El objeto más preciado de Navil no es una foto familiar, ni una reliquia religiosa. Es su pasaporte. “Sin él no habría podido salir de la India”, repite. Y sin salir, probablemente, ya no estaría contando esta historia.
Hay migrantes que huyen del hambre. Otros, de la violencia. Y hay quienes escapan de la intolerancia. Pero todos llevan la misma maleta invisible: el derecho negado a vivir en paz.

Un infierno verde y humano
Según ACNUR y la OIM, más de 100.000 personas cruzaron la selva en los primeros meses de 2023. La mayoría de Venezuela, Haití, Ecuador. Pero también hay migrantes de Afganistán, India, Colombia, Perú, Somalia.
La ruta atraviesa 5.000 kilómetros cuadrados de selva húmeda, montañas, ríos, insectos, enfermedades y muerte. Se camina entre barro y cadáveres. Se duerme entre víboras y disparos.
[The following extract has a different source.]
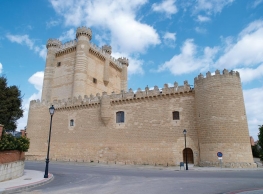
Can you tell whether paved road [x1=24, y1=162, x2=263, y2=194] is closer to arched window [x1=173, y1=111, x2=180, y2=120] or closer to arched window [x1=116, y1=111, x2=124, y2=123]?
arched window [x1=173, y1=111, x2=180, y2=120]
Pero lo más atroz no es la selva. Lo más atroz son las manos humanas: grupos armados que extorsionan, roban, violan. Médicos Sin Fronteras denunció agresiones sexuales masivas, frente a los propios familiares. Una cada tres horas y media, solo en diciembre de 2023.
Hay niños que nacen en esa ruta. Otros que mueren antes de llegar. Hay adolescentes que cruzan solos. Y hay familias que se desintegran entre un río crecido y un grupo armado.
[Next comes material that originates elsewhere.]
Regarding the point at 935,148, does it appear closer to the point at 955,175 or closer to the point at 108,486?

El viaje como ruina y como promesa
Al llegar a los pueblos indígenas, los cuerpos están deshidratados, heridos, con infecciones. Algunos traen marcas físicas. Otros, marcas que no se ven pero que no sanan.
La mayoría de los que cruzan no buscan una vida de lujo. Buscan sobrevivir. Trabajar. Enviar dinero a sus familias. Volver a empezar.
¿Quiénes son? Son madres. Padres. Hijos. Abuelas. Jóvenes con sueños postergados. Personas que tenían una vida hasta que su país se la negó.

El mundo que mira y no ve
El mundo los convierte en cifras. En titulares que duran un día. En estadísticas de impacto. Pero no los escucha. No les pregunta por qué caminan. Ni cómo duermen. Ni qué extrañan. Ni a quién lloran.
El Darién es, en muchos sentidos, el resumen brutal de un sistema internacional fallido. Un espejo de la desigualdad global. De la hipocresía política. De las fronteras que matan más que las guerras.
¿Y después del cruce?
Muchos no llegan. Otros llegan y son deportados. Otros quedan atrapados en limbos legales, sin papeles, sin derechos. Pero también hay quienes logran asentarse, trabajar, estudiar, criar a sus hijos con algo más de paz.
Karen sigue luchando. Zidane busca una nueva escena para sus rimas. Navil guarda su pasaporte como quien protege un pedazo de vida.
Pero ninguno olvida.
Dignidad es lo que camina
Este articulo es Una súplica. Porque mientras sigamos permitiendo que el mundo expulse a su gente como si fueran basura, la selva seguirá llevandose vidas.
Y porque si entendemos algo al leer estas historias, debería ser esto: nadie debería tener que cruzar el Darién.